In econometrics one often gets the feeling that many of its practitioners think of it as a kind of automatic inferential machine: input data and out comes casual knowledge. This is like pulling a rabbit from a hat. Great — but first you have to put the rabbit in the hat. And this is where assumptions come in to the picture.
As social scientists — and economists — we have to confront the all-important question of how to handle uncertainty and randomness. Should we equate randomness with probability? If we do, we have to accept that to speak of randomness we also have to presuppose the existence of nomological probability machines, since probabilities cannot be spoken of – and actually, to be strict, do not at all exist – without specifying such system-contexts.
Accepting a domain of probability theory and a sample space of “infinite populations” — which is legion in modern econometrics — also implies that judgments are made on the basis of observations that are actually never made! Infinitely repeated trials or samplings never take place in the real world. So that cannot be a sound inductive basis for a science with aspirations of explaining real-world socio-economic processes, structures or events. It’s not tenable.
In his book Statistical Models and Causal Inference: A Dialogue with the Social Sciences David Freedman touches on this fundamental problem, arising when you try to apply statistical models outside overly simple nomological machines like coin tossing and roulette wheels:
Lurking behind the typical regression model will be found a host of such assumptions; without them, legitimate inferences cannot be drawn from the model. There are statistical procedures for testing some of these assumptions. However, the tests often lack the power to detect substantial failures. Furthermore, model testing may become circular; breakdowns in assumptions are detected, and the model is redefined to accommodate. In short, hiding the problems can become a major goal of model building.Making outlandish statistical assumptions does not provide a solid ground for doing relevant social science.
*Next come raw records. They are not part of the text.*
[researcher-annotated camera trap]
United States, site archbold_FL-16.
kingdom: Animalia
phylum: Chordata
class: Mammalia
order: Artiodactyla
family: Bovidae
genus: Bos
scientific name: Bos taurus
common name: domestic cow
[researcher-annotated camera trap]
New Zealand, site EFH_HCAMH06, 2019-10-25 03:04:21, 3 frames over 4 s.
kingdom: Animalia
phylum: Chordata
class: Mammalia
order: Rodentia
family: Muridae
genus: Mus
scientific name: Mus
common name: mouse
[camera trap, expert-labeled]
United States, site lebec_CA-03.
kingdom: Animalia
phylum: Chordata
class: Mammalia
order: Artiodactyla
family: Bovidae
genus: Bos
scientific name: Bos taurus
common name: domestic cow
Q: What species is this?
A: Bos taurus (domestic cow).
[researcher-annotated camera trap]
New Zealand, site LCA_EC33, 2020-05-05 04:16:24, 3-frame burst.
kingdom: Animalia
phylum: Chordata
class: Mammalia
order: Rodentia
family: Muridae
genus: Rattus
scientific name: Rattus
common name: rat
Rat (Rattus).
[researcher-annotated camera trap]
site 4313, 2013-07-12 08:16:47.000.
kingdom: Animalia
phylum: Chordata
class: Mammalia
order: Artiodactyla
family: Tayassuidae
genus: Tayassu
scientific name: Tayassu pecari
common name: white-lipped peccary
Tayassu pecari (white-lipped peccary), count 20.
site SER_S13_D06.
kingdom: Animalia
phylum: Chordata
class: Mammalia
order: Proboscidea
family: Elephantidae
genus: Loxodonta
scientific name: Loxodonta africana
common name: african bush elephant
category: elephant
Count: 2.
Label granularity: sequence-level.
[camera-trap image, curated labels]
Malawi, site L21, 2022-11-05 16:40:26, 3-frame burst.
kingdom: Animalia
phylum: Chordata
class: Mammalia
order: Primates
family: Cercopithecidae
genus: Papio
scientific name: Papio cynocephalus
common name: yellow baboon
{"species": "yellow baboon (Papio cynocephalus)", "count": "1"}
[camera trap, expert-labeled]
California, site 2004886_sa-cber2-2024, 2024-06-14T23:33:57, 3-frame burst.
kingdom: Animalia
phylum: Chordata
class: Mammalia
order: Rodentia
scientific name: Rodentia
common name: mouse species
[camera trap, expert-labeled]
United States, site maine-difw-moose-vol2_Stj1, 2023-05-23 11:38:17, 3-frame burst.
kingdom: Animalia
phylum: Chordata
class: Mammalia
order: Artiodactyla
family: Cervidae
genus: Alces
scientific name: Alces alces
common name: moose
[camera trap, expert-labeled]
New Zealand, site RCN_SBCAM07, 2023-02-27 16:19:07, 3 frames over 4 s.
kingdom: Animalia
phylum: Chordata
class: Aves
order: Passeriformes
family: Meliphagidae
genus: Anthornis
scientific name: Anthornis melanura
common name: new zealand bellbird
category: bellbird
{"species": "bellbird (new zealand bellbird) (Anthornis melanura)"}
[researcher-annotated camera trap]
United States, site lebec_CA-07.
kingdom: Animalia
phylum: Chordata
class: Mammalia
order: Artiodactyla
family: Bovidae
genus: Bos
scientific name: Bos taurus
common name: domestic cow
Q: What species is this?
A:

Using models to make predictions of the future, or the results of interventions, would be a valuable corrective. Testing the model on a variety of data sets – rather than fitting refinements over and over again to the same data set – might be a good second-best … Built into the equation is a model for non-discriminatory behavior: the coefficient d vanishes. If the company discriminates, that part of the model cannot be validated at all.
Regression models are widely used by social scientists to make causal inferences; such models are now almost a routine way of demonstrating counterfactuals. However, the “demonstrations” generally turn out to depend on a series of untested, even unarticulated, technical assumptions. Under the circumstances, reliance on model outputs may be quite unjustified. Making the ideas of validation somewhat more precise is a serious problem in the philosophy of science. That models should correspond to reality is, after all, a useful but not totally straightforward idea – with some history to it. Developing appropriate models is a serious problem in statistics; testing the connection to the phenomena is even more serious …
In our days, serious arguments have been made from data. Beautiful, delicate theorems have been proved, although the connection with data analysis often remains to be established. And an enormous amount of fiction has been produced, masquerading as rigorous science.